§ DESCRIPTION OF THE TASK: Reproduce everything from "But what happens if" down to "a higher-level format." in the text on PostgreSQL logical replication, updating it so that "WAL stream" reads "write-ahead log stream".

§ DOCUMENT:
***
But what happens when you add a new table? For the existing subscription, the answer is not much at all. The only way for the subscriber to reflect the changes in the underlying configuration is to refresh the subscription. It's a process where PostgreSQL compares the current subscription table list with the publication table list, (if configured to do so) starts the initial synchronization process and once finished goes to apply streamed changes.

As mentioned, you can refresh a subscription with or without copying the initial data. The copy_data option controls this behavior and is currently the only supported setting.

ALTER SUBSCRIPTION my_subscription
    REFRESH PUBLICATION;

ALTER SUBSCRIPTION my_subscription
    REFRESH PUBLICATION WITH (copy_data = false);

When you remove a table from the publisher, the situation is much simpler as the changes for that particular table are no longer considered for logical decoding.

But what happens if you were to add a new table to the publication without refreshing the subscription? Despite the WAL files including changes for all tables, and the logical decoding process will process all published table changes, there will be no additional WAL retention to consider. The subscriber will advance confirmed_flush_lsn as before, simply because the initial state for a newly added table has not yet been recorded and streamed changes will be (for that moment) ignored.

Logical Decoding

If you paid attention throughout our journey or already worked a bit with logical replication, you might have come across something called the pgoutput plugin. This is the built-in default mechanism responsible for logical decoding—a mechanism that goes through the WAL stream and transforms it into a higher-level format.
***
§ DATA LISTING:
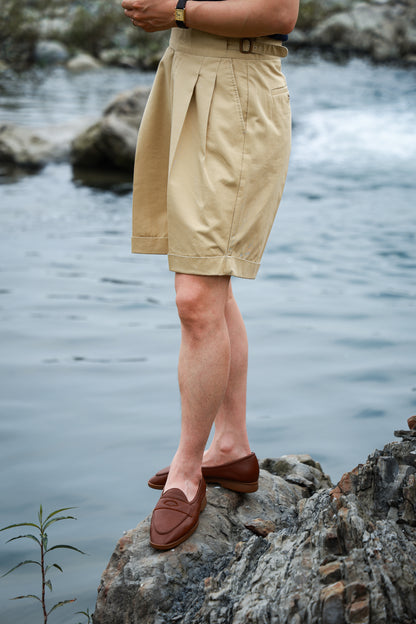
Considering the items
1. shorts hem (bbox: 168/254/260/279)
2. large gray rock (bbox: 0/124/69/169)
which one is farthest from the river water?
large gray rock (bbox: 0/124/69/169)

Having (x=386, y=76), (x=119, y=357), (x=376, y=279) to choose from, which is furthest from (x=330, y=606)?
(x=386, y=76)

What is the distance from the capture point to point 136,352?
4.49 m

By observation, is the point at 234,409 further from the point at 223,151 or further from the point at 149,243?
the point at 223,151

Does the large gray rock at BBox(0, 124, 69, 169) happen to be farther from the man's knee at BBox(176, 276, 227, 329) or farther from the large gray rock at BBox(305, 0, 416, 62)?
the large gray rock at BBox(305, 0, 416, 62)

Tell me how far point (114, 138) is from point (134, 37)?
20566 millimetres

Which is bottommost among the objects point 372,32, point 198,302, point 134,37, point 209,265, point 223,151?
point 134,37

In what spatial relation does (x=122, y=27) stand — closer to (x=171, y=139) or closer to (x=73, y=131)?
(x=73, y=131)

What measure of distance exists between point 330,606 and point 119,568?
2.62ft

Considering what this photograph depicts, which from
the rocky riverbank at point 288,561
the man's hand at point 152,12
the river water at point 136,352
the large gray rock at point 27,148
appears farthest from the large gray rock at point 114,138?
the rocky riverbank at point 288,561

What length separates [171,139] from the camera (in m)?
2.35

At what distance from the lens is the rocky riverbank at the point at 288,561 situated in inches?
70.2

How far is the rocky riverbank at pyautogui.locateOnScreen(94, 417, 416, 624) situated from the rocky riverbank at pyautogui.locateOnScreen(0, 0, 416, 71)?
→ 22.4m

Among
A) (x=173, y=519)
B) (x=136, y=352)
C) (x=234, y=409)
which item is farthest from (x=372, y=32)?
(x=173, y=519)

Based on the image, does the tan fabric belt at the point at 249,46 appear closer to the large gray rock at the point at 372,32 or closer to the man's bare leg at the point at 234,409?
the man's bare leg at the point at 234,409
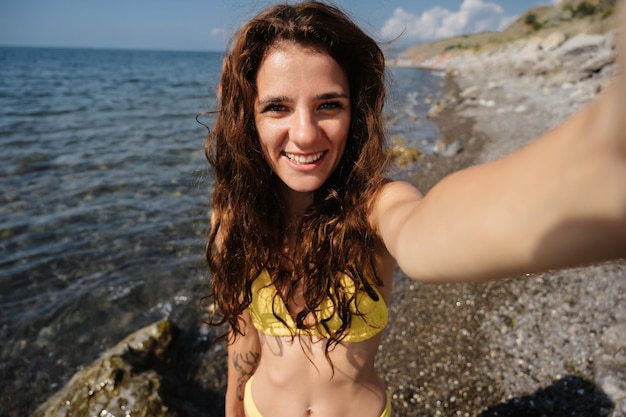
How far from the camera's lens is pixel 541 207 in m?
0.77

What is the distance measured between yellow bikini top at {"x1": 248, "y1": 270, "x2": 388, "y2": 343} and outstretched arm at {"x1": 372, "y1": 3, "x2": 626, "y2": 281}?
103cm

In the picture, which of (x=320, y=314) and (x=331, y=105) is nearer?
(x=331, y=105)

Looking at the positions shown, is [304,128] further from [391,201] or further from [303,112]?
[391,201]

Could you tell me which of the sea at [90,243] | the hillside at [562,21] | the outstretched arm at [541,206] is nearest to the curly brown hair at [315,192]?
the sea at [90,243]

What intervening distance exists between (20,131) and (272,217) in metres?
16.5

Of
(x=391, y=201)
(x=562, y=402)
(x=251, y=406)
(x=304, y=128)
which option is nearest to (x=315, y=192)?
(x=304, y=128)

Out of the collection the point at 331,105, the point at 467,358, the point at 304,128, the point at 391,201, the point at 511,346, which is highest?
the point at 331,105

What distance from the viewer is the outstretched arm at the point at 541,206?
67 centimetres

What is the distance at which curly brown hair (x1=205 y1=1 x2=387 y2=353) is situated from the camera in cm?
205

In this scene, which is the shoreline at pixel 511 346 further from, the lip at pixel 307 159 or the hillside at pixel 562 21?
the hillside at pixel 562 21

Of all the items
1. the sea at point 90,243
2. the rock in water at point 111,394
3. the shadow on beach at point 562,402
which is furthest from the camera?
the sea at point 90,243

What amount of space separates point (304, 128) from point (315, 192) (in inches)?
19.1

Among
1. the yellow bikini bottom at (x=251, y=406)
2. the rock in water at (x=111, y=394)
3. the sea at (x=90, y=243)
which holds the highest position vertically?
the yellow bikini bottom at (x=251, y=406)

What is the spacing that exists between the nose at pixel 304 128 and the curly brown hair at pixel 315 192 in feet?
0.98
***
§ ANSWER TO THIS TASK:
But what happens if you were to add a new table to the publication without refreshing the subscription? Despite the WAL files including changes for all tables, and the logical decoding process will process all published table changes, there will be no additional WAL retention to consider. The subscriber will advance confirmed_flush_lsn as before, simply because the initial state for a newly added table has not yet been recorded and streamed changes will be (for that moment) ignored.

Logical Decoding

If you paid attention throughout our journey or already worked a bit with logical replication, you might have come across something called the pgoutput plugin. This is the built-in default mechanism responsible for logical decoding—a mechanism that goes through the write-ahead log stream and transforms it into a higher-level format.